De Secretaria Especial de Comunicação

O prefeito João Doria anunciou na manhã desta segunda-feira (2) um plano para zerar a demanda por vagas em escolas para crianças com idades entre zero e três anos. De acordo com dados da última sexta-feira (30), encaminhados pela gestão anterior, a fila de alunos cadastrados para vagas em creches é de cerca de 66 mil em toda a capital paulista. O objetivo é implantar, no prazo de 12 meses, os equipamentos públicos necessários para suprir essa demanda.


O plano consiste em um conjunto de medidas como a ampliação dos convênios com organizações sociais para gestão das creches, além de parcerias com a iniciativa privada para doações ou manutenção de equipamentos por meio do Fundo Municipal do Direito da Criança e Adolescente. Outra inovação é que a Prefeitura poderá utilizar imóveis recebidos instituições financeiras, como agências bancárias fechadas, e adaptá-los respeitando os padrões técnicos adequados para receber as crianças.

Com a medida, o município não terá custos para a construção das novas creches, e o prazo para entrega dos equipamentos públicos será reduzido com o uso de imóveis prontos. “Todas as instituições financeiras do país, públicas ou privadas, estão se desmobilizando, diminuindo número de agências e abrindo mão de seus imóveis. O que pedimos é que destinem alguns desses imóveis para implantação de creches para a Prefeitura de São Paulo, em especial os imóveis maiores, que possam ser adaptados e ajustados, evidentemente”, afirmou Doria.

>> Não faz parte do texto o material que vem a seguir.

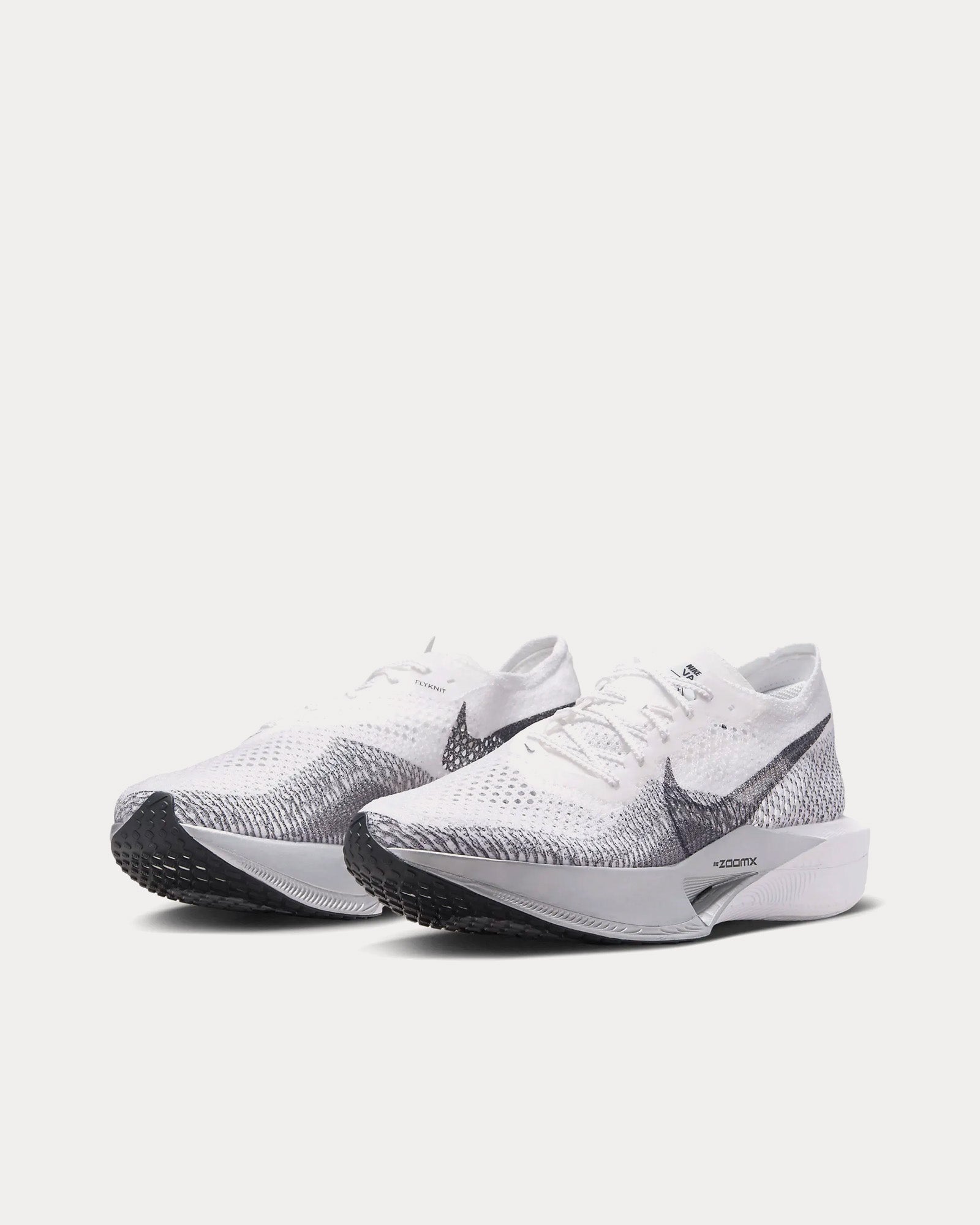 Nike Vaporfly 3 White / Particle Grey / Metallic Silver / Dark Smoke Grey Running Shoes - 3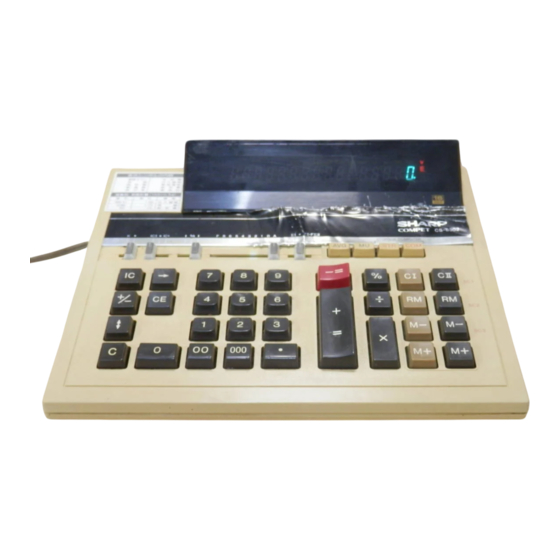 Sharp CS-6302 Bedienungsanleitung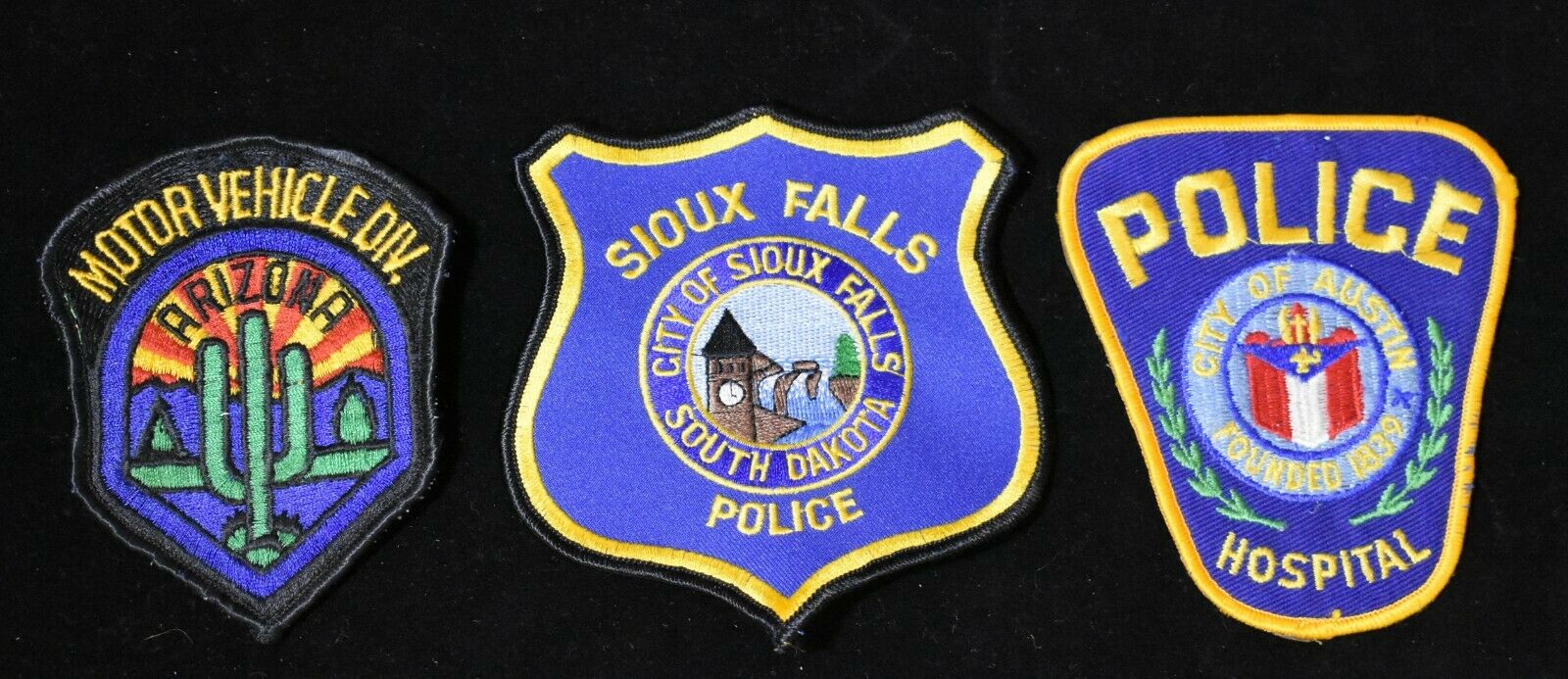 Pd Group 1  Arizona, Sioux Falls Sd, City Of Austin Texas Police Patches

“É um conjunto de ações, e pensamos em um cardápio de possibilidades para estreitar as parcerias, desde as doações de terrenos ou imóveis de forma direta ou ainda utilizando o abatimento no imposto de renda. Para isso, vamos tornar mais transparentes o uso do Fundo Municipal do Direito da Criança e do Adolescente para que a população possa acompanhar”, disse o secretário municipal da Educação, Alexandre Schneider.

O prefeito anunciou ainda que irá aportar R$ 230 milhões do orçamento para o plano. “Não quero voltar ao passado, mas o projeto original implicava na construção física de espaços. Isso é mais difícil, demorado e custoso. A nossa proposta é a utilização de espaços já existentes e adaptá-los para que eles possam, em um curto período, serem utilizados como creches”, afirmou o prefeito.

 

Na média, seriam implantadas 550 unidades para 120 crianças cada, com convênios em prédios próprios, imóveis alugados ou mesmo nesses prédios adaptados. “Vamos montar um plano regionalizado de ação para diminuir a demanda nas áreas que mais precisam. A Prefeitura ainda irá divulgar esse plano para que a população possa contribuir e até ajudar a encontrar organizações sociais para colaborar com a cidade”, disse Schneider.

A maior demanda por vagas está na zona sul. “É preciso lembrar que essa é a demanda que foi passada pela gestão anterior, e os dados mostram a real capacidade de atendimento da Prefeitura, pois em dezembro, as matrículas para o ano seguinte já estão processadas. Como as crianças vão passando para os anos seguintes até o 9º ano do Ensino Fundamental, novas vagas abrem-se nesta época, por isso, são agora 66 mil crianças [aguardando vaga em creche]”, afirmou o secretário de Educação.